The best leader's role becomes teaching others to strengthen and repurpose themselves when they go through periods of being listless, complacent, or disconnected.
- By Robert Pater
- Jan 01, 2019
While in Bristol, UK, I had the opportunity to meet and spend time with Marc Danbury. While you might not immediately know his name, if you're a fan of British television and cinema (in movies such as "Johnny English" and "Mistresses" and the series "Poldark," "The Bill," "Casualty," and many more), you may have seen him act in a wide array of roles, from black-hearted villain to blissed-out nature lover, to blustering blowhard to comedic father, to sensitive husband and more. (fyi—his sample showreel: http://www.marcdanbury.co.uk/clips.htm).
In addition to a busy dramatic career, Marc also consults with companies to elevate their leaders' presentation and communication skills. His approach to this coincides identically with his primary acting career—and, I can attest, to how he lives and interacts when not "on," performing for stage or screen or consulting with industrial clients. Here are four principles he conveys to business people that are adapted from his mastery of the acting craft.
- Connection and respect. Marc knows and practices the principle that persuasion begins with connecting with others. And good connections only come from respecting them. No matter what words he chooses, being disdainful will create pushback, the opposite of open-minded receptivity.
- Energy exchange. As an excellent actor and long-term martial artist, Marc identifies the role of energy in communications and persuasion. Not in the sense of attempting to overpower others or envisioning them as adversaries to defeat. But Marc emphasizes the greater import of helping people light their own internal fire, rather than merely energizing them from outside. Sure, leaders can and should provide the sparks for change and improvement, but for the practical daily motivation of understanding and committing to their work and organizational mission, people have to ultimately, ongoingly feed their own flames. So the best leader's role becomes teaching others to strengthen and repurpose themselves when they go through periods of being listless, complacent, or disconnected. This then repositions workers from passive energy drains into generators for themselves and others.

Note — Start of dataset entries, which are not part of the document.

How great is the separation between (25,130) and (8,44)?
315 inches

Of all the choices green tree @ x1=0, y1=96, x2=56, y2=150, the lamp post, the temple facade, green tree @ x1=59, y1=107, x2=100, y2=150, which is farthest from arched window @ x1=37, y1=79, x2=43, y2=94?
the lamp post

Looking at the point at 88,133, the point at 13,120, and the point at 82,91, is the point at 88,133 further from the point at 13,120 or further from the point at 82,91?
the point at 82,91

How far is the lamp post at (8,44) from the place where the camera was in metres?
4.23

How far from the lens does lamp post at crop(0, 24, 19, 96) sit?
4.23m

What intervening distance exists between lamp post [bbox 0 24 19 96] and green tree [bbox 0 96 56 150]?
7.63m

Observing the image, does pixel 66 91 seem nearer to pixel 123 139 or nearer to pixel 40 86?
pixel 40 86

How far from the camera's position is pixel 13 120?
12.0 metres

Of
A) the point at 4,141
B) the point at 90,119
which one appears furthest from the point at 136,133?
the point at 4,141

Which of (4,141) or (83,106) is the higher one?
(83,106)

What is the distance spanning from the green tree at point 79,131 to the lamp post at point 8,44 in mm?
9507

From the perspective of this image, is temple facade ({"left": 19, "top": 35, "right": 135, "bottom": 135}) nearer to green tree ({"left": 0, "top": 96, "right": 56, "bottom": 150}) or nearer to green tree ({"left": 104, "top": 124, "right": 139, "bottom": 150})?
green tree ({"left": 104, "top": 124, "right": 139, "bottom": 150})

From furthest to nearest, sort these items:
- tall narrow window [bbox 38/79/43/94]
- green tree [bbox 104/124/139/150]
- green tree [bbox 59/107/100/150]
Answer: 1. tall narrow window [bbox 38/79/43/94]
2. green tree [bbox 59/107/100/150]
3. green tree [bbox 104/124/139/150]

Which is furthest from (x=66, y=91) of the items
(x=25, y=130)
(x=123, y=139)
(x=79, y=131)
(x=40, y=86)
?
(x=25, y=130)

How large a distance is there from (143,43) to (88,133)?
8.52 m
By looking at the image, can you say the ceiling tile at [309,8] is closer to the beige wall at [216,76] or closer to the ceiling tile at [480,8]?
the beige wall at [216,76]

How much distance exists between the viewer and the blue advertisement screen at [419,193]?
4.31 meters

- Reading and reacting. Marc emphasizes interpreting his "script" according to how others respond. Of course, strong leaders are attempting to make some kind of impact in their strategic communications. They therefore plan their objectives—that is, where they want to go, along with the overall effect they wish to engender. For example, they may aim to inspire or reassure or raise expectations or surface ineffective/unacceptable actions, or more. They can best accomplish these by reading and reacting. Even in a long-running stage play, Marc indicates the consummate actor delivers his/her lines differently in each performance based on how the action flows that evening and how other characters interplay (as well as reactions from observers). Those actors—and leaders—who precisely predetermine not only what they say but also how they will deliver communications tend to be wooden, inflexible, rarely conveying the energy needed to stoke the embers of action in others. For actors and leaders, rigidly overplanning how to communicate implies not listening, perceiving, and reacting effectively to others. It's like a consummate tennis player deciding in advance what she'll do during the third volley of a final match without seeing what happens in the first two exchanges. In other words, leaders should avoid being too wrapped up in their plans and leave room to deal with the uncertainty of how others might respond. Doing so makes it less likely strong communicators will be blindsided by seemingly out-of-the-blue responses. This, of course, requires having some self-confidence in being able to think on their feet. As the great performing philosopher Will Rogers explained, "Planning gets you into things. Hard work gets you out of them."
- Presenting to engage and move. Marc spends a fair amount of time delivering presentation skills training to organizations. His approach to both training leaders and presenters? Think of and plan for "participants," not for an "audience." Engage to energize. Participate to best transfer skills. Activate others to change their mindsets and reduce their fears of presenting. Involve in order to reposition people from being aloof critics into becoming "repurposed" in their own direction and skills. Even in seemingly non-interactive theatre or film, the best performances engage multiple senses in those watching and, most ideally, reach each one emotionally, touching them personally. While there are multiple methods for doing so, all rely on Energy Exchange, Reading and Reacting, and Creating Connection.
- Allow others to develop and live by their own style. Marc has worked with some well-known directors who literally take their title to the Command-and-Control extreme, demanding to minutely specify every aspect, every nuance of actors' delivery. From contrasting experience, he's found that directors—and leaders—elicit the greatest creativity by providing broader direction, then encouraging and listening to cast members' interpretations of their roles. Example: When asked by a press member how the character Aragorn would respond to a certain challenge, "Lord of the Rings" Director Peter Jackson pointed to Viggo Mortensen, who played that part, saying, "Better ask him. He'd know."
The highest level of acting is more than just delivering pre-set lines, just as best presenting is much more than reading out a scripted speech. But each art has similar powerful underlying methods for accomplishing the ends of impacting thoughts, feelings, and actions.